The R. capsulatus T7 expression system could already be used to express soluble recombinant proteins such as the yellow and the flavin-binding fluorescent proteins under heterotrophic and phototrophic conditions achieving protein yields of up to 80 mg l−1 of culture (Drepper et al. 2007; Katzke et al. 2010) and the light-operating protochlorophyllide reductase from the marine phototrophic bacterium Dinoroseobacter shibae (Kaschner et al. 2014). Furthermore, the functional expression in R. capsulatus of microbial and human membrane proteins including membrane-bound enzymes (e.g., P450 monooxygenases) and receptors (e.g., rhodopsins) was successfully demonstrated (Malach, Özgür, Heck, Jaeger & Drepper, unpublished data). Finally, the T7 expression toolbox was also employed to facilitate the concerted expression of naturally clustered genes including the [NiFe] hydrogenase encoding gene cluster from R. capsulatus (Arvani et al. 2012) and the crt gene cluster from Pantoea ananatis (Loeschcke et al. 2013).

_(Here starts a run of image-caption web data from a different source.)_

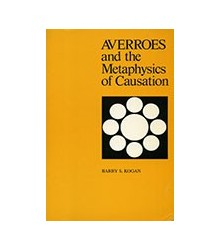 Averroes and the...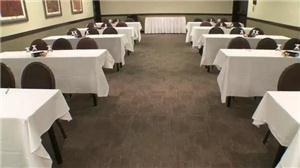 F Meeting Room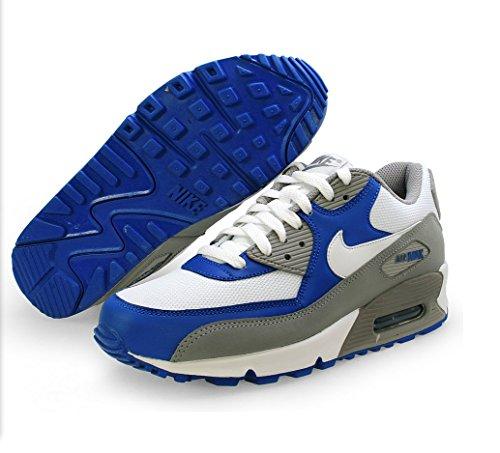 Nike Air Max 90 Grijs / Wit, Royal Herenhardloopschoen Sneakers 325018-054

Gluconobacter oxydans, a special host for the expression of membrane dehydrogenases

An interesting case where the prerequisites for the in vivo expression and screening of membrane-bound enzymes from metagenomic DNA have recently been established is the case of the acetic acid bacterium G. oxydans. Acetic acid bacteria are acid-tolerant aerobic bacteria known for their special metabolic lifestyle of utilizing membrane-bound, pyrroloquinoline quinone (PQQ)- or flavin adenine dinucleotide (FAD)-dependent dehydrogenases for the incomplete oxidation of alcohols, aldehydes, polyols, sugars, and sugar derivatives. Their membrane dehydrogenases oxidize their substrates on the outer surface of the cytoplasmic membrane in a stereo- and regio-specific manner, feeding the electrons directly into the respiratory electron transport chain. These bacteria are currently used in various efficient whole-cell biocatalytic processes for the production of bulk and speciality chemicals such as organic acids, erythrulose, dihydroxyacetone, pharmaceuticals, etc. After the establishment of efficient genetic tools for chromosomal gene insertion and replacement (Peters et al. 2013a; Kostner et al. 2013), G. oxydans strains have been constructed via step-by-step markerless deletion of all major membrane-bound dehydrogenases (Peters et al. 2013b). These G. oxydans multideletion strains have been successfully used for the expression of heterologous membrane dehydrogenase genes isolated from metagenomes of acetic acid bacteria-containing mother of vinegar microbial communities (Peters, Liebl and Ehrenreich, unpublished work). Functional expression of such metagenomic membrane dehydrogenases in the multideletion strain allows for the rapid and detailed in vivo characterization of their substrate specificity using a sensitive whole-cell activity assay (Peters et al. 2013b).

Conclusion

Today, metagenomic techniques are applied to characterize the composition of microbial communities from environmental samples and to investigate the abundance of marker genes indicative of certain physiological traits. From the biotechnological perspective, metagenomics represents the most important methodology to identify novel genes encoding single biocatalysts or entire biochemical pathways allowing to produce novel enzymes and valuable metabolites. The availability of advanced and high-throughput-compatible gene expression tools, including alternative and broadly applicable microbial expression systems, which can be combined to increase the yield of genes of interest from functional screening of (meta)genomic libraries, will be essential to access the vast natural biodiversity.